Abordagens Teóricas dos Estudos de Tradução

23/05/2023 07:50

Por Bruno dos Santos Camargo
Letras – Libras
Estagiário de Acessibilidade

O ser humano é tradutor por natureza1. Desde os primórdios da humanidade e da vida em sociedade os indivíduos estão em um constante processo tradutório. Embora não seja possível sabermos quem foi o primeiro indivíduo a traduzir, quais escolhas tradutórias tomou ou a metodologia aplicada durante o processo, visto que é uma atividade intrínseca à vida social e humana, alguns vestígios históricos nos ajudam a compreender, ainda que superficialmente, a magnitude desta área do conhecimento. A Pedra de Rosetta, famoso achado histórico egípcio, é um desses documentos que demonstram que as civilizações remotas, há mais de dois mil anos atrás, já desempenhavam a tradução, antes mesmo da concepção da ciência que hoje intitulamos de traductologia. A partir desta suposta genealogia a tradução permeou países, línguas e autores no mundo inteiro que buscaram conceituar e compreender o que é “tradução”. Destes diferentes entendimentos e perspectivas originaram-se abordagens teóricas da tradução e formas de organização deste conhecimento.

Neste texto, meu objetivo é abordar, em síntese, algumas teorias de tradução sob a ênfase de perspectivas linguísticas, de perspectivas cognitivas, das perspectivas comunicativas e socioculturais, e, por último, as perspectivas filosóficas e hermenêuticas. Esta forma de organização sistêmica proposta por Hurtado Albir (2001) também define a existência de uma quinta ênfase temática: textual, que não será objeto deste material.

Segundo Hurtado Albir (2001, p. 126), a ênfase nas perspectivas linguísticas consiste nas conceituações do processo tradutório, e suas nuances, sob as lentes da Linguística.
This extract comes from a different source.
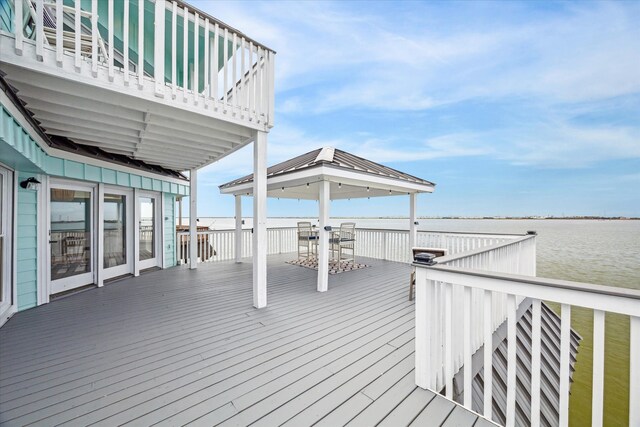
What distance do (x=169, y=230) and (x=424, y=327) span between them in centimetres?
684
Em suma, os Estudos Linguísticos da Tradução baseiam-se no conceito de que o ato de traduzir consiste na transferência de significados de um código linguístico para outro4, pois “[…] para o Linguista como para o usuário comum das palavras, o significado de um signo linguístico não é mais que sua tradução por outro signo que lhe pode ser substituído […]” (JAKOBSON, 1987, p. 42, destaques nossos). Por se tratar de uma extensa área do conhecimento, e abranger muitos tópicos, também é possível observar relações entre objetos de pesquisa da Linguística e suas respectivas correntes de conceituação sobre tradução. Embora todos tivessem a mesma ótica linguista, de descrever e comparar, seus autores divergiam quanto aos modelos aplicados. Dentre os apresentados por Hurtado Albir, aqui citam-se três proposições: uma que dá ênfase à semântica no processo tradutório, como defendido por Nida (1975) e Durisin (1972), na década de 70; uma comparativa, da década seguinte, proposta por Guillemin-Flescher (1981) e Chuquet e Paillard (1989); a terceira, que classifica os Estudo da Tradução por diferentes modos de análise linguística, como apontam Catford (1965) e Garnier (1985).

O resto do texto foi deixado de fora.